En revanche, je signale au champion que vendre sur son site des douches de son sponsor Hansgrohe, avec la griffe "Peter Sagan", c'est quand même too much. Mon aveuglement de supportrice ne m'entrainera pas à faire cet achat incongru (121, 99 euros taxes comprises, pour les amateurs en train de refaire leur salle de bain).

La médaille à Valverde

Ce que j'aime, chez Peter Sagan, même s'il répète (un peu trop d'ailleurs) qu'il commence à s'ennuyer pendant les courses, c'est son bonheur de pédaler, son faux dilettantisme, sa générosité dans l'effort. Tout lui semble facile et s'il perd, il dit que ce n'est pas grave. S'il tombe, comme à la fin du Tour 2018, il dit qu'il a mal mais n'en rajoute pas. Si la course (ou la vie ?) est trop dure, il a l'élégance de ne pas le montrer. Il ne nous bassine pas avec des calculs d'apothicaire sur le nombre de watts qu'il développe dans un sprint ou le calendrier de ses entraînements à venir. Il prend la vie comme elle vient ou du moins donne cette impression. Comment dit-on "Carpe diem" en slovaque ?
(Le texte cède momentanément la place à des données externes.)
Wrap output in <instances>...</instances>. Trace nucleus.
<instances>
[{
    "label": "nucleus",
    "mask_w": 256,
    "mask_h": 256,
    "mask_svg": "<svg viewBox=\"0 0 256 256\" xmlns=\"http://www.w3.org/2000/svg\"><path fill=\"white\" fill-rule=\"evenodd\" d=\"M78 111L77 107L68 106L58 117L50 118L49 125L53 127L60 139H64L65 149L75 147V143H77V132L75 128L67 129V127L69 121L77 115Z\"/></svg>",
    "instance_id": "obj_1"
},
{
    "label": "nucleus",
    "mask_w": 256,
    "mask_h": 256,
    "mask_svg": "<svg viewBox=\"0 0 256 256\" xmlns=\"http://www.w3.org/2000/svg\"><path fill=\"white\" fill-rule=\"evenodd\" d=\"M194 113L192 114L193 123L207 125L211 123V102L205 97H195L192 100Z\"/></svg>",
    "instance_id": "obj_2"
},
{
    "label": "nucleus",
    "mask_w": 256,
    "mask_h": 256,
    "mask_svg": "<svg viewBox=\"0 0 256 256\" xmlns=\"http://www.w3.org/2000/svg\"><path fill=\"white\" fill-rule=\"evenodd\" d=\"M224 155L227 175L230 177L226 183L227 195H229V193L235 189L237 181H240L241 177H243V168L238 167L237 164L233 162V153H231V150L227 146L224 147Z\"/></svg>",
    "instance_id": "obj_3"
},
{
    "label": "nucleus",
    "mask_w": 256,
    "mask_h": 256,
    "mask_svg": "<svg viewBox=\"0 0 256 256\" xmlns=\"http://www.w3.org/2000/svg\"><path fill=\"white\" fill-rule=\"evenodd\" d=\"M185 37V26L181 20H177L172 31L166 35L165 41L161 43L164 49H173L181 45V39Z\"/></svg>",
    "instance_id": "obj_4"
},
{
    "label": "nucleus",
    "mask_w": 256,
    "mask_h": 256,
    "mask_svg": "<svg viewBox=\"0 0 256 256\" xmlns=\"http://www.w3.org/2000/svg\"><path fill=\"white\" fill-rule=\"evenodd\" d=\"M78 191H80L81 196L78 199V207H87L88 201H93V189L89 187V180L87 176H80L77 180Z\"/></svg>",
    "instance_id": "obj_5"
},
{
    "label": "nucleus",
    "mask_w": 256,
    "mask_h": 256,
Les ligues bien-pensantes du féminisme vont me rappeler qu'un jour, sur le podium du Tour des Flandres, il a pincé les fesses d'une hôtesse. Erreur de jeunesse, bêtise d'ado attardé, il y a prescription. Et quand il vient lors du dernier championnat du monde, à Innsbruck, féliciter Alejandro Valverde et lui remettre sa médaille d'or, il nous offre, comme on dit à la télé, "une belle image". C'était peut-être juste pour monter sur le podium alors qu'il n'avait pas terminé la course. Qu'importe : ses trois titres successifs de champion du monde, exploit qui n'appartient qu'à lui, autorisaient bien ce geste inédit.
Cela dit, Sagan m'inquiète un peu. Dans Tirreno-Adriatico, il n'était pas au mieux de sa forme et a seulement gagné cette année une étape sur le Tour Down Under en 2019. Il risque de passer une nouvelle fois à côté de Milan-San Remo. Si je devais lui donner un conseil, comme ça, de loin, je lui dirais donc de se réserver pour les Flandres et de viser un deuxième succès consécutif dans Paris-Roubaix. Mais de laisser libre, samedi, la Via Roma pour une victoire de Julian Alaphilippe.